![image.jpeg](PlayStore.jpeg)

# **Data Cleaning and Analysis Activities**

**`Note:` it's better to make a copy from the dataframe and test on it before making any changes in the orignal one**

### 1.Which of the following column(s) has/have null values?

Select the columns that you have identified having null/missing values.

In [None]:
 df.isnull().sum()

### 2. Clean the Rating Column and Other Columns Containing Null Values

**Steps:**

0. Try plotting a histogram and a boxplot for this column to understand the issue
1. Remove invalid values from the Rating column (set them as NaN).
2. Fill null values in the Rating column using the mean().
3. Clean any other non-numerical columns by dropping the rows containing null values.
4. Perform the modifications "in place", modifying `df`. If you make a mistake, re-load the data.

**Details:**
- Replace all ratings not in the range of 0 to 5 with NaN.
- Drop rows with null values in other columns.

In [None]:
import numpy as np
df.loc[(df['Rating']<0) | (df['Rating']>5), 'Rating' ] = np.nan #replace invalid numbers with nan
df['Rating'].fillna(df['Rating'].mean(),inplace=True)
df.dropna(inplace=True)

### 3. Clean the Reviews Column and Make It Numeric

You'll notice that some columns from this dataframe which should be numeric, were parsed as object (string). That's because sometimes the numbers are expressed with M, or k to indicate Mega or kilo.

Clean the Reviews column by transforming the values to the correct numeric representation.

For example, 5M should be 5000000.

In [None]:
#Convert the Reviews column to numeric
def reviews(values):
  if isinstance(value, str): #check if yhe value is a string
    if 'M' in value: # Convert "M" (Millions) to an integer
       return int(float(value.replace('M',' '))*1000000)
    elif 'K' in value: #convert "K" (Thousands) to an integer
       return int(float(value.replace('K',' '))*1000)
  return int(value) # Keep numeric values unchanged
df['reviews'] = df['reviews'].apply(reviews)

### 4. Count the Number of Duplicated Apps

Count the number of duplicated rows. That is, if the app Twitter appears 2 times, that counts as 2.

In [None]:
df.duplicated(subset=['App']).sum()

### 5. Drop Duplicated Apps Keeping Only the Ones with the Greatest Number of Reviews

Now that the Reviews column is numeric, we can use it to clean duplicated apps. Drop duplicated apps, keeping just one copy of each, the one with the greatest number of reviews.

Hint: you'll need to sort the dataframe by App and Reviews, and that will change the order of your df.

In [None]:
df = df.sort_values(by['App', 'reviews'],ascending[True,False])
df = df.drop_duplicates(subset=['App'], keep ='first') # Drop duplicate apps while keeping the one with the highest number of reviews

### 6. Format the Category Column

Categories are all uppercase and words are separated using underscores.
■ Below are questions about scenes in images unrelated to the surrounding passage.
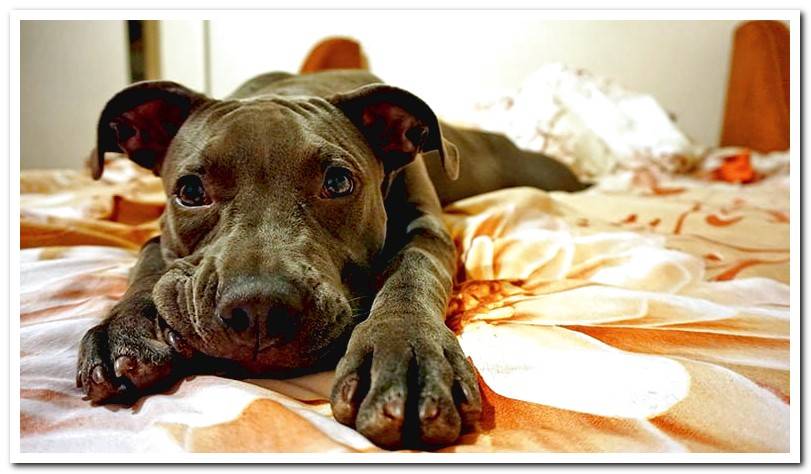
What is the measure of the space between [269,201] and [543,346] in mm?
583

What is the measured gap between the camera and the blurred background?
2461 millimetres

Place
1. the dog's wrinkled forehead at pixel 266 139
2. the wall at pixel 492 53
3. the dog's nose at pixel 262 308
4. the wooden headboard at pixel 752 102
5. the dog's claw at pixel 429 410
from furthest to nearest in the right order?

Instead, we want them with capitalized in the first character and the underscores transformed as whitespaces.

Example, the category AUTO_AND_VEHICLES should be transformed to: Auto and vehicles. Also, if you find any other wrong value transform it into an Unknown category.

In [None]:
df['Category'] = df['Category'].str.replace('_',' ').str.title() # Replace underscores with spaces and capitalize the first letter of each word
valid_categories = df['Category'].unique()
df.loc[~df['Category'].isin(valid_categories), 'Category'] = 'Unknown' # Replace any invalid categories with 'Unknown'

### 7. Clean and Convert the Installs Column to Numeric Type

Clean and transform Installs as a numeric type. Some values in Installs will have a + modifier. Just remove the string and honor the original number (for example +2,500 or 2,500+ should be transformed to the number 2500).

In [None]:
df['Installs'] = df['Installs'].str.replace('+',' ').str.replace(',',' ').astype(int)

### 8. Clean and Convert the Size Column to Numeric (Representing Bytes)

The Size column is of type object. Some values contain either a M or a k that indicate Kilobytes (1024 bytes) or Megabytes (1024 kb). These values should be transformed to their corresponding value in bytes. For example, 898k will become 919552 (898 * 1024).

Some other values are completely invalid (there's no way to infer the numeric type from them). For these, just replace the value for 0.

Some other rules are related to + modifiers, apply the same rules as the previous task.

In [None]:
def convert_size(value):
    if 'M' in value:
        return int(float(value.replace('M', '')) * 1024 * 1024)  # Convert MB to bytes
    elif 'K' in value:
        return int(float(value.replace('K', '')) * 1024)  # Convert KB to bytes
    elif value == 'Varies with device':
        return 0
    else:
        return int(value)  # Convert numeric strings to integers

df['Size'] = df['Size'].apply(convert_size)


### 9. Clean and Convert the Price Column to Numeric

Values of the Price column are strings representing price with special symbol '$'.

In [None]:
# Remove '$'
df['Price'] = df['Price'].str.replace('$', '')


### 10. Paid or Free?

Now that you have cleaned the Price column, let's create another auxiliary Distribution column.

This column should contain Free/Paid values depending on the app's price.

In [None]:
def classify_app(price):
    if price == 0:
        return 'Free'
    else:
        return 'Paid'

df['Type'] = df['Price'].apply(classify_app)


## Finally!!!
- Now all is left is to save the new dataframe we made into a new csv file called `filteredplaystore.csv`

In [None]:
df.to_csv('filteredplaystore.csv',index = False) # :)